**WHAT THE EXERCISE ASKS**
Please copy the data word for word from the line containing "From the scene" through the line containing "the palm tree at (705,492), the", including both of those lines. Leave any picture out of your answer.

**EXERCISE INPUTS**
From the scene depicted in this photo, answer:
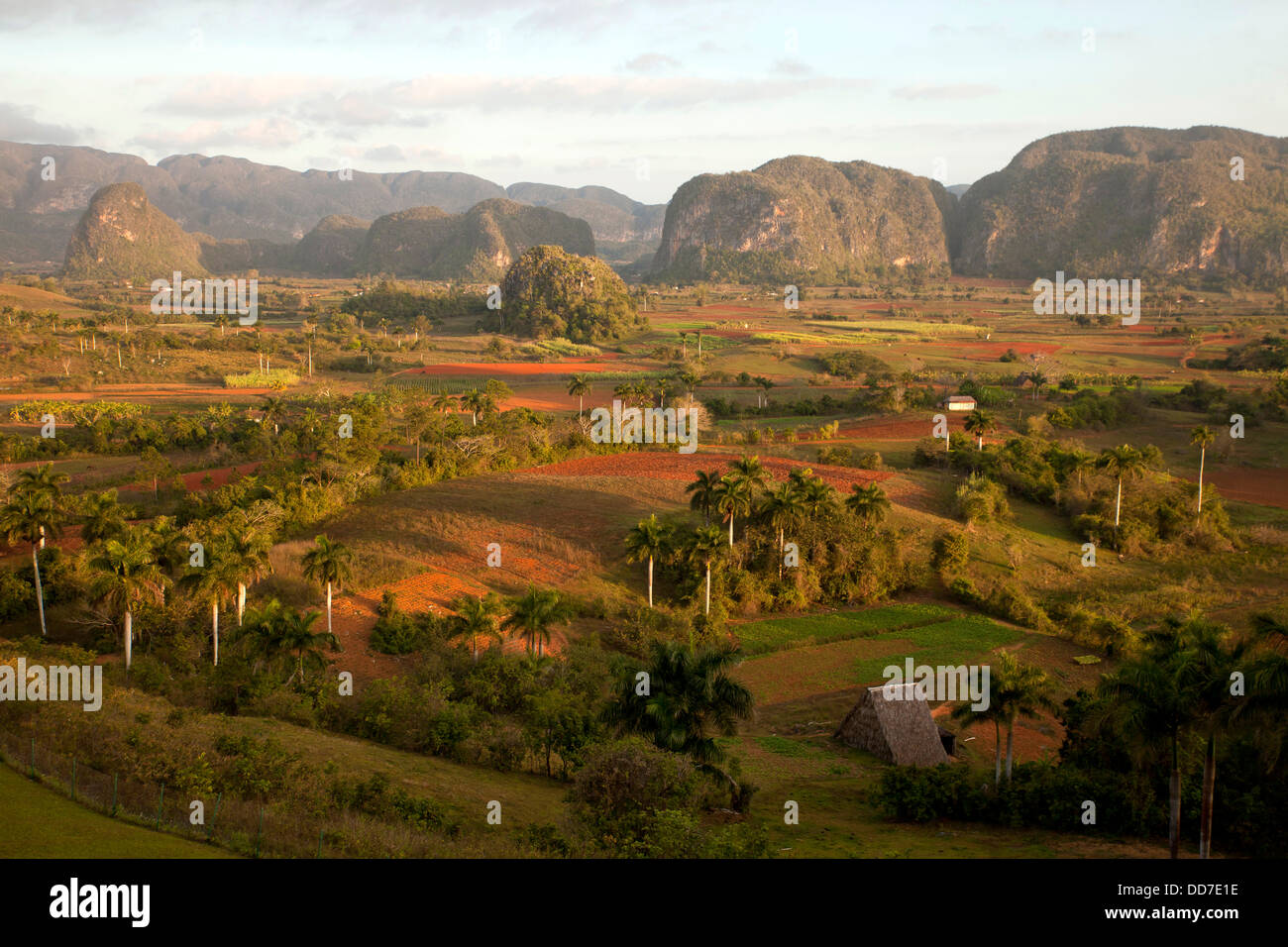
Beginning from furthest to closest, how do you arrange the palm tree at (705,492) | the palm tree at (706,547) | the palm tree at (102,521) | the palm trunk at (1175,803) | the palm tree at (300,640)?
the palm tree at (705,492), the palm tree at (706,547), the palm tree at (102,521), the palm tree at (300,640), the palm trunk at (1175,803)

* * *

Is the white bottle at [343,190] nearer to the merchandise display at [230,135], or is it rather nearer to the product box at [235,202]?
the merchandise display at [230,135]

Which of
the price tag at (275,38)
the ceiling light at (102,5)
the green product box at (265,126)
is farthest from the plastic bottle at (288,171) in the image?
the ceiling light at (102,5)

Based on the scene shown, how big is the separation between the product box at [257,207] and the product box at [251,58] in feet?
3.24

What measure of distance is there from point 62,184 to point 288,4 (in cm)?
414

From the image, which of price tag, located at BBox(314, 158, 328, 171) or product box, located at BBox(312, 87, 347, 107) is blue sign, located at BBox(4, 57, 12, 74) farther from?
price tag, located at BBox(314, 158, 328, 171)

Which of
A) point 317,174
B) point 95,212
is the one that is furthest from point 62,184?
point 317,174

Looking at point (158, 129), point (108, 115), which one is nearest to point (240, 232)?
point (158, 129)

* * *

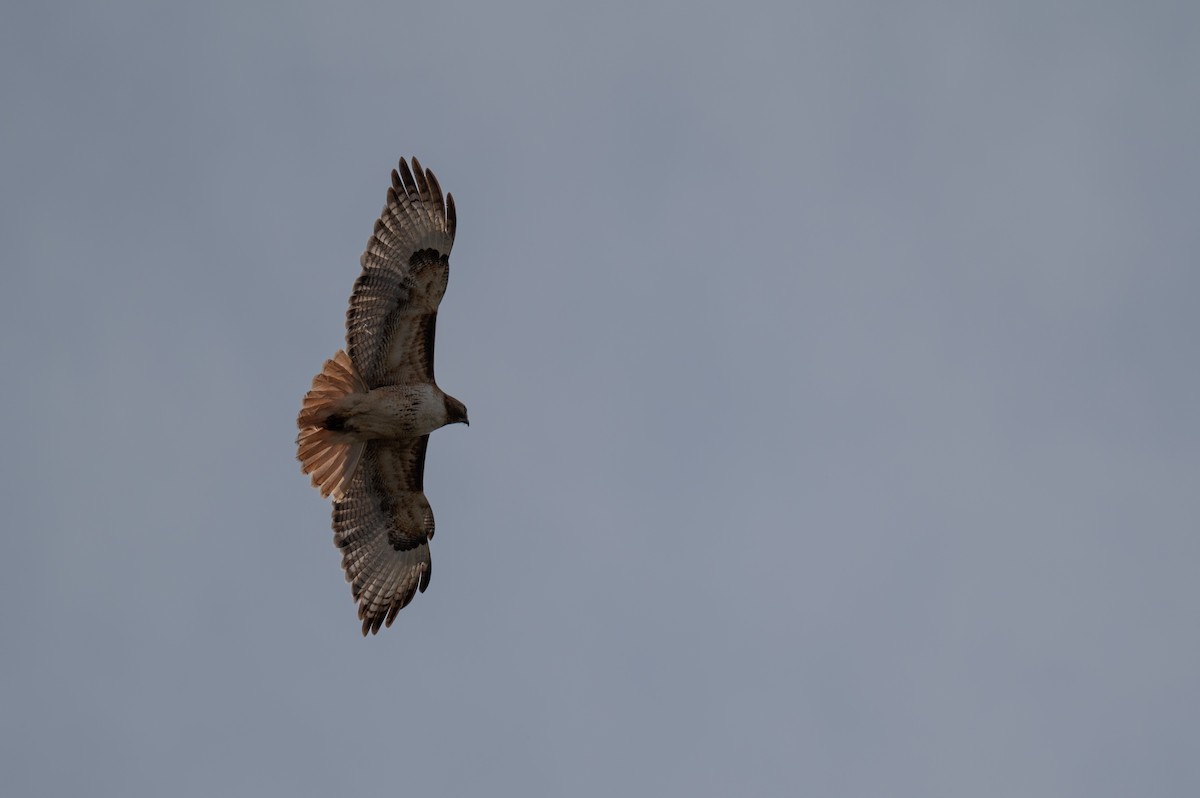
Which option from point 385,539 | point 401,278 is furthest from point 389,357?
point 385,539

**RESULT BELOW**
From the scene depicted in this photo, answer:
Beginning from furthest to closest, how do you arrange the palm tree at (705,492) | the palm tree at (706,547) | the palm tree at (102,521) | the palm trunk at (1175,803) | the palm tree at (300,640)?
the palm tree at (705,492), the palm tree at (706,547), the palm tree at (102,521), the palm tree at (300,640), the palm trunk at (1175,803)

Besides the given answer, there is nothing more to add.